- [Description of the task] Which lines of the material contain the word "located"? Report each of those lines in full.

A block of data

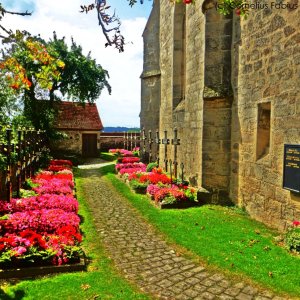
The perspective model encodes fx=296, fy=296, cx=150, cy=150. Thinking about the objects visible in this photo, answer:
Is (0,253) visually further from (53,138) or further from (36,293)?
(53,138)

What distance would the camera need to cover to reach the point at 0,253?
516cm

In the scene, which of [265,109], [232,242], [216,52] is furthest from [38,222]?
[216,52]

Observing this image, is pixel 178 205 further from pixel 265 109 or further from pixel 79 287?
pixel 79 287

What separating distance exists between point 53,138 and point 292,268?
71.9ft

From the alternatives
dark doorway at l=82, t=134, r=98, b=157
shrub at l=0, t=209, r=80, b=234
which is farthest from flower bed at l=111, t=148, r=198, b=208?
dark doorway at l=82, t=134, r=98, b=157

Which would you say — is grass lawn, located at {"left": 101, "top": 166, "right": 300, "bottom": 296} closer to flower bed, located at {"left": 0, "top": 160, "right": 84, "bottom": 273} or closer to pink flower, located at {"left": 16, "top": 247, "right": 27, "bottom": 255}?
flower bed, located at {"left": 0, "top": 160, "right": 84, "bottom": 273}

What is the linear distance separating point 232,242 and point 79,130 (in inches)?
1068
...
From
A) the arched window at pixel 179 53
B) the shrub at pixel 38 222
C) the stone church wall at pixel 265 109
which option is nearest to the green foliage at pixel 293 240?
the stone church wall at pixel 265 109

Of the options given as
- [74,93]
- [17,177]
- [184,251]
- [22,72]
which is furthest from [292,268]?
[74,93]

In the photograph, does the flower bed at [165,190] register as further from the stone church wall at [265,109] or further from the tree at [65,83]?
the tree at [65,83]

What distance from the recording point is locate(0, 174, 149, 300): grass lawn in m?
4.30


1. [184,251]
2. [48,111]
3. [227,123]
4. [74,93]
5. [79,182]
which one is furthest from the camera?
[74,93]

- [Correct result]
Which would you say — is grass lawn, located at {"left": 101, "top": 166, "right": 300, "bottom": 296} closer to flower bed, located at {"left": 0, "top": 160, "right": 84, "bottom": 273} or closer to pink flower, located at {"left": 16, "top": 247, "right": 27, "bottom": 255}?
flower bed, located at {"left": 0, "top": 160, "right": 84, "bottom": 273}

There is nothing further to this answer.